1. The problem statement, all variables and given/known data
A 0.620-kg cart is moving down an air track with a speed of 2.33 m/s when it collides with a spring. The spring is initially at its equilibrium position, but the cart compresses the spring. It takes 0.0780s after the cart hits the spring for the cart to come to a stop. The cart then remains attached to the spring and oscillates back and forth in simple harmonic motion.
(a) What is the period of this oscillation?
(b) Find the force constant of the spring.
(c) What is the amplitude of the oscillation?
(d) What is the maximum acceleration experienced by the cart as it oscillates?
(e) How far is the cart from the spring’s equilibrium position when it is moving with a speed of 1.00m/s?

2. Relevant equations
x = Acos($$\omega$$t)
v = −A$$\omega$$sin($$\omega$$t)
a = −A$$\omega$$^2cos($$\omega$$t)

3. The attempt at a solution
I don't know how to find the period without angular velocity, and I'm not sure how to find the angular velocity with the information I have.

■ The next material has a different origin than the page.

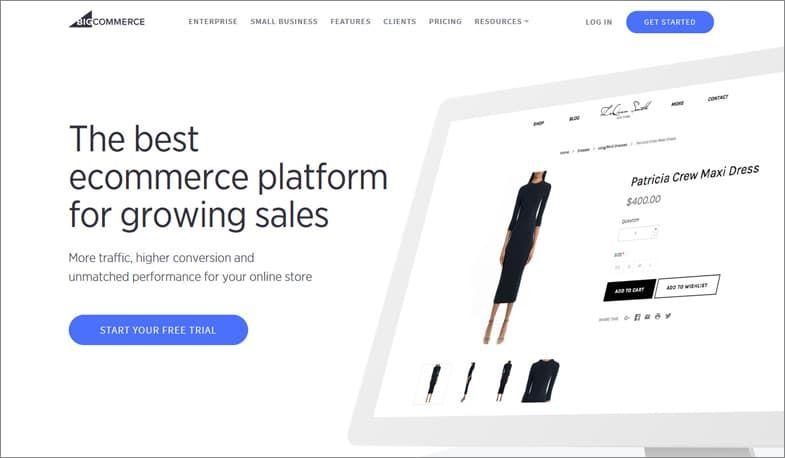 BigCommerce 最優秀サイト・ビルダー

I did find the force constant to 101.8N/m using conservation of energy, which then allowed me to find the amplitude to be 0.182m. But the rest have me confused because I'm not sure how to find angular velocity with the information I have. I could determine it with the force constant since $$\omega$$=$$\sqrt{}k/m$$ but I'm supposed to find period without knowing the force constant

2. Nov 20, 2007

### einstein_a_go_go

Are you sure k is correct? How did you find it? I have no calculator to hand (don't like the compueter one...and it's late, but I don't think 101.8 is correct, but I may be doing it wrong in my head - it is VERY late!)

The mass hits the spring in equilibrium position and then comes to a stop 0.0780 seconds later...what fraction of an oscillation does that represent?

Then use the period to calculate the spring constant...

Hope that helps

3. Nov 20, 2007

### azatkgz

It takes 0.0780s after the cart hits the spring for the cart to come to a stop.Then it takes 0.0780s after the cart stops for the cart to come back.It's half of one complete oscillation.